Non-invasive clinical diagnostics of bladder cancer is feasible via a set of chemically distinct molecules including macromolecular tumor markers such as polypeptides and nucleic acids. In terms of tumor-related aberrant gene expression, RNA transcripts are the primary indicator of tumor-specific gene expression as for polypeptides and their metabolic products occur subsequently. Thus, in case of bladder cancer, urine RNA represents an early potentially useful diagnostic marker. Here we describe a systematic deep transcriptome analysis of representative pools of urine RNA collected from healthy donors versus bladder cancer patients according to established SOPs. This analysis revealed RNA marker candidates reflecting coding sequences, non-coding sequences, and circular RNAs. Next, we designed and validated PCR amplicons for a set of novel marker candidates and tested them in human bladder cancer cell lines. We identified linear and circular transcripts of the S100 Calcium Binding Protein 6 (S100A6) and translocation associated membrane protein 1 (TRAM1) as highly promising potential tumor markers. This work strongly suggests exploiting urine RNAs as diagnostic markers of bladder cancer and it suggests specific novel markers. Further, this study describes an entry into the tumor-biology of bladder cancer and the development of gene-targeted therapeutic drugs.

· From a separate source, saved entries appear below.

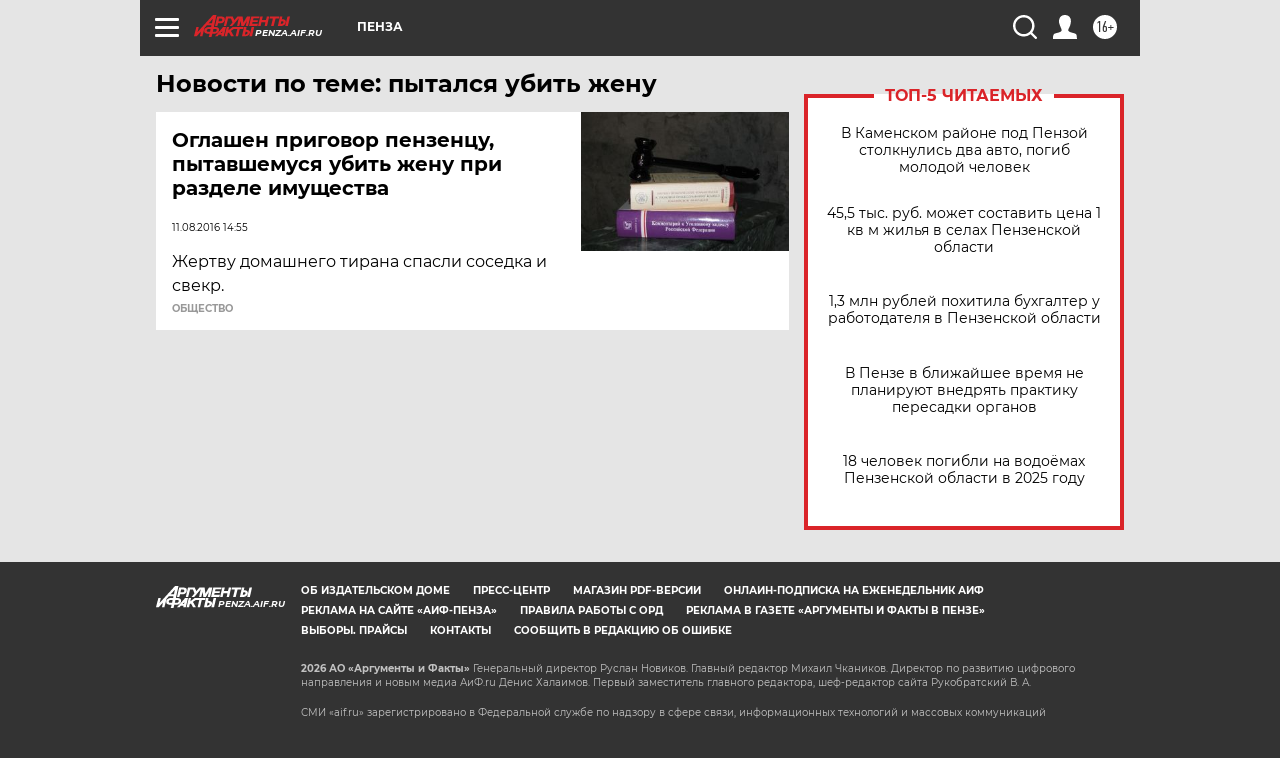

--- FILE ---
content_type: text/html
request_url: https://tns-counter.ru/nc01a**R%3Eundefined*aif_ru/ru/UTF-8/tmsec=aif_ru/347678942***
body_size: -72
content:
4157702069726AB4X1769106100:4157702069726AB4X1769106100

Oncoprotein 18 is necessary for malignant cell proliferation in bladder cancer cells and serves as a G3-specific non-invasive diagnostic marker candidate in urinary RNA.

BACKGROUND: Urine-based diagnostics indicated involvement of oncoprotein 18 (OP18) in bladder cancer. In cell culture models we investigated the role of OP18 for malignant cell growth. METHODS: We analyzed 113 urine samples and investigated two human BCa cell lines as a dual model: RT-4 and ECV-304, which represented differentiated (G1) and poorly differentiated (G3) BCa. We designed specific siRNA for down-regulation of OP18 in both cell lines. Phenotypes were characterized by cell viability, proliferation, and expression of apoptosis-related genes. Besides, sensitivity to cisplatin treatment was evaluated. RESULTS: Analysis of urine samples from patients with urothelial BCa revealed a significant correlation of the RNA-ratio OP18:uroplakin 1A with bladder cancer. High urinary ratios were mainly found in moderately to poorly differentiated tumors (grade G2-3) that were muscle invasive (stage T2-3), whereas samples from patients with more differentiated non-invasive BCa (G1) showed low OP18:UPK1A RNA ratios. Down-regulation of OP18 expression in ECV-304 shifted its phenotype towards G1 state. Further, OP18-directed siRNA induced apoptosis and increased chemo-sensitivity to cisplatin. CONCLUSIONS: This study provides conclusive experimental evidence for the link between OP18-derived RNA as a diagnostic marker for molecular staging of BCa in non-invasive urine-based diagnostics and the patho-mechanistic role of OP18 suggesting this gene as a therapeutic target.